А вот чудная картинка с натуры:

Из жалобы И. Ф. Белова из с. Мердуши Темниковского уезда В. И. Ленину. 3 мая 1919 г.

«Василий (брат автора. — Е. П.) тайным голосованием был избран членом сельского совета и, как честный человек, на совещании сельского совета по вопросу о распределении хлеба для голодающих крестьян села Мердуши и Спасско-Рамени требовал справедливого и пропорционального распределения между обоими селами, благодаря чего произошел спор с председателем Рожковым и его товарищем Павлом Барсовым. Первый, вместо того чтобы спокойно высказывать свой взгляд, решил применить начальнический тон к брату и грубую силу, но этого ему осуществить не дали другие члены совета, и предложение брата было принято большинством голосов. Тогда Рожков, затаив в душе злобу на брата, решил её осуществить в местном совете, где заранее, до общего собрания, были готовы местные коммунисты с винтовками и, идя на собрание с местным коммунистом Алексеем Барсовым, рассуждали, каким способом лучше привести это зверское дело в исполнение. Последний предлагал лучше прийти с винтовками ночью в дом и спящего заколоть, но благодаря счастливой случайности за ними следом шёл сын брата, И лет, и слышал этот разговор и, прибежав домой, обо всем услышанном рассказал отцу. Тогда брат, придя па собрание, обратился с просьбой дать объяснения при общем собрании, за что они его приговорили к смерти. Рожков на просьбу брата заявил, что не находит нужным давать отчеты в своих действиях и это дело лично его интереса. Присутствуя при этом, отец также стал требовать объяснения. Он схватил отца за рубашку и стал тащить к коммунистам в отдельную комнату, где они ждали с винтовками в руках. Видя все это, брат не дал отца, и в это время поднялся шум. Тогда Рожков схватил брата за ворот рубашки и стал наносить удары по голове и потащил его к коммунистам, заявив собранию, чтобы все разойтись, так как Беловых будут здесь расстреливать. В то жe время послышалась команда Алексея Барсова „В ружьё!“ и в один миг на брата были обращены дула винтовок. Василий Воронин приставил револьвер к груди брата. Народ, видя все это зверство, бросился спасать брата во главе с председателем этого собрания Кобловым, и только благодаря вмешательству всех граждан намеченные без вины жертвы были вырваны из рук палачей.

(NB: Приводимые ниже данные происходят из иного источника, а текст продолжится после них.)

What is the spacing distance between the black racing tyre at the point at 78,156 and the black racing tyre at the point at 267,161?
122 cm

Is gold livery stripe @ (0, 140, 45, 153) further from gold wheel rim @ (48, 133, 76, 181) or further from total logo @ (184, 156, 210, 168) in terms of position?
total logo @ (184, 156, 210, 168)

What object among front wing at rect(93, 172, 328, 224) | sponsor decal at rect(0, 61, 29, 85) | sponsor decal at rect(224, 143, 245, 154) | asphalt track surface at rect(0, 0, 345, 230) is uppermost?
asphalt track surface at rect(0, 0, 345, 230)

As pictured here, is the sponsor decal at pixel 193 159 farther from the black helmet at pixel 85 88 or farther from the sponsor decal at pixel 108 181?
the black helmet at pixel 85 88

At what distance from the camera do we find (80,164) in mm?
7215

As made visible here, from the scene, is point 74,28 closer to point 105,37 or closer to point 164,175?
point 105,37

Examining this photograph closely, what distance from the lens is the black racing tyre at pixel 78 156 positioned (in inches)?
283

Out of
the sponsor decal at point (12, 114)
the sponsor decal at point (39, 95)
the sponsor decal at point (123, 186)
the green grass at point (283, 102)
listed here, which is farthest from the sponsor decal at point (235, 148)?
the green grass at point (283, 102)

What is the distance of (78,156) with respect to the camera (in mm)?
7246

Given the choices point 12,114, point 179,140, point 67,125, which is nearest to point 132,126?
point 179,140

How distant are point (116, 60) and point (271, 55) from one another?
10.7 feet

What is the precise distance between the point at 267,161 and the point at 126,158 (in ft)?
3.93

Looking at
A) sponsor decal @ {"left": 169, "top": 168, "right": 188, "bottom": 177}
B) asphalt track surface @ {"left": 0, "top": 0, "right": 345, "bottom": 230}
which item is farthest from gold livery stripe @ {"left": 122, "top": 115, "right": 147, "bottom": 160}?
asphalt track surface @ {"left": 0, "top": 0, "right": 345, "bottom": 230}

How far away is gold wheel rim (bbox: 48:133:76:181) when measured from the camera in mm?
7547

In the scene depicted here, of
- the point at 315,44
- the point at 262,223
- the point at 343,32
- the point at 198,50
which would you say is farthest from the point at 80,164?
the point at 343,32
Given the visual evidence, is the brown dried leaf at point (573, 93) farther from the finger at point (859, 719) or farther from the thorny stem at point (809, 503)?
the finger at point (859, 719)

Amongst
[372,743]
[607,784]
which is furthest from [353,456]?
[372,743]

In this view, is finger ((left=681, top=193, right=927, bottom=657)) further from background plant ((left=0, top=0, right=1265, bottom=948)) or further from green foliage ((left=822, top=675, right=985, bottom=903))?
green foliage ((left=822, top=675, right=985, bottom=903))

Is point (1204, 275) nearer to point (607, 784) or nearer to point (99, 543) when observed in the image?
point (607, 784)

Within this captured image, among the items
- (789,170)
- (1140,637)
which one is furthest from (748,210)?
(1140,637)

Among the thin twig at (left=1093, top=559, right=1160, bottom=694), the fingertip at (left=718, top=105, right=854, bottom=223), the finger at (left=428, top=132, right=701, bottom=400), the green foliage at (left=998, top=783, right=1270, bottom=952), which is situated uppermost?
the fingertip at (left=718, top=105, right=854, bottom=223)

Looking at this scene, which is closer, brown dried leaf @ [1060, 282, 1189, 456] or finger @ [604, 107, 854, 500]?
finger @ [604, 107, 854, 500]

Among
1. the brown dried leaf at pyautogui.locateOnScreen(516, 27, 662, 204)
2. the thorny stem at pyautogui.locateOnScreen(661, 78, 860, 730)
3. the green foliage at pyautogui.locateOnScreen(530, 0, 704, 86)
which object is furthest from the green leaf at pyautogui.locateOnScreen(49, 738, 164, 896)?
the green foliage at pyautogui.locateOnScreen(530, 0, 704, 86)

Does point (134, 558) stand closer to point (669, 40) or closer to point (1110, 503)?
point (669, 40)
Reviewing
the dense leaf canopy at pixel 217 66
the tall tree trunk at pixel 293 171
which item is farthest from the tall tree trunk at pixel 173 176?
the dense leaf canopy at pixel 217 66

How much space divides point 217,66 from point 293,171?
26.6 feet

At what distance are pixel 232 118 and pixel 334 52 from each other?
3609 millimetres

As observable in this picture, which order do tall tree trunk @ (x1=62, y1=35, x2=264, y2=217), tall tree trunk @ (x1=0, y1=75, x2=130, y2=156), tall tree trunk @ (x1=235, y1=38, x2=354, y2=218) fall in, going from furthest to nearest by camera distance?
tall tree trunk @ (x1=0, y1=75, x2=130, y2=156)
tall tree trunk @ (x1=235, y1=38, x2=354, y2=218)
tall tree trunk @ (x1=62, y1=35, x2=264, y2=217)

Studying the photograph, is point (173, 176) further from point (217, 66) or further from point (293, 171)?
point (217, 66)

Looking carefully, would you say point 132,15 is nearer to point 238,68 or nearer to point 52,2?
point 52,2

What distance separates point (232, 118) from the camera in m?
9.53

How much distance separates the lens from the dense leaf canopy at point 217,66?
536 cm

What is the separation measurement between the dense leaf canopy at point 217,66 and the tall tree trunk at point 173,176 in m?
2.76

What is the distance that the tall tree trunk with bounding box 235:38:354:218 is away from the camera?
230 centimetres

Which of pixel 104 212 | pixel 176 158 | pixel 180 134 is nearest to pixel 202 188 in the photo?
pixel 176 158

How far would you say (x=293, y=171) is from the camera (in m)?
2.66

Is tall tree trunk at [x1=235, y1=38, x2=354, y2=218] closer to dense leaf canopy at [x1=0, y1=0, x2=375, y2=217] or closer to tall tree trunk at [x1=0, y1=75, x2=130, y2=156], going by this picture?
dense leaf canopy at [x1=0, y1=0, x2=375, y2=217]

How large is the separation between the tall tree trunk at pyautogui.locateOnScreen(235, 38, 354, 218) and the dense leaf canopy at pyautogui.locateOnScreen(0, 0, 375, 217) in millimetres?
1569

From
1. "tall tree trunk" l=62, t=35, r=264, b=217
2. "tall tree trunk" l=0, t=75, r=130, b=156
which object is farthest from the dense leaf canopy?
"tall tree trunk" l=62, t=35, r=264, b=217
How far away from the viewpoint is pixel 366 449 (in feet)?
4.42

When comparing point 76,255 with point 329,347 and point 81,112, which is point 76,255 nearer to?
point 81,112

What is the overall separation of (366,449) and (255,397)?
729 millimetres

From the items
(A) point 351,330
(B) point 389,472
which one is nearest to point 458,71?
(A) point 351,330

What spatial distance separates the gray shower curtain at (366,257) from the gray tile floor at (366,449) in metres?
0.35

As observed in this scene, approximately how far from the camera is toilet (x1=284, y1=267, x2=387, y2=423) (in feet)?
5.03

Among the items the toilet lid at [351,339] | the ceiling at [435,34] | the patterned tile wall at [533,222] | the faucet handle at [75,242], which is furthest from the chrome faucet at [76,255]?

После всего этого собрание предложило брату сделать подписку и подать жалобу… Подписка была собрана и отослана в Темниково в совет, откуда и был прислан агент, который виновным не признал никого, но перед тем, как отсылать эту подписку, Рожков заявил, что ничего вам не поможет, я здесь царь и бог, в Темниковском совете все мои друзья. Так оно и получилось, и в настоящее время грозит отцу и брату, и давшим подписку. В настоящее время мною, живущим вместе с братьями, получено письмо о том, что отцу и брату не дают покоя и держат под страхом смерти…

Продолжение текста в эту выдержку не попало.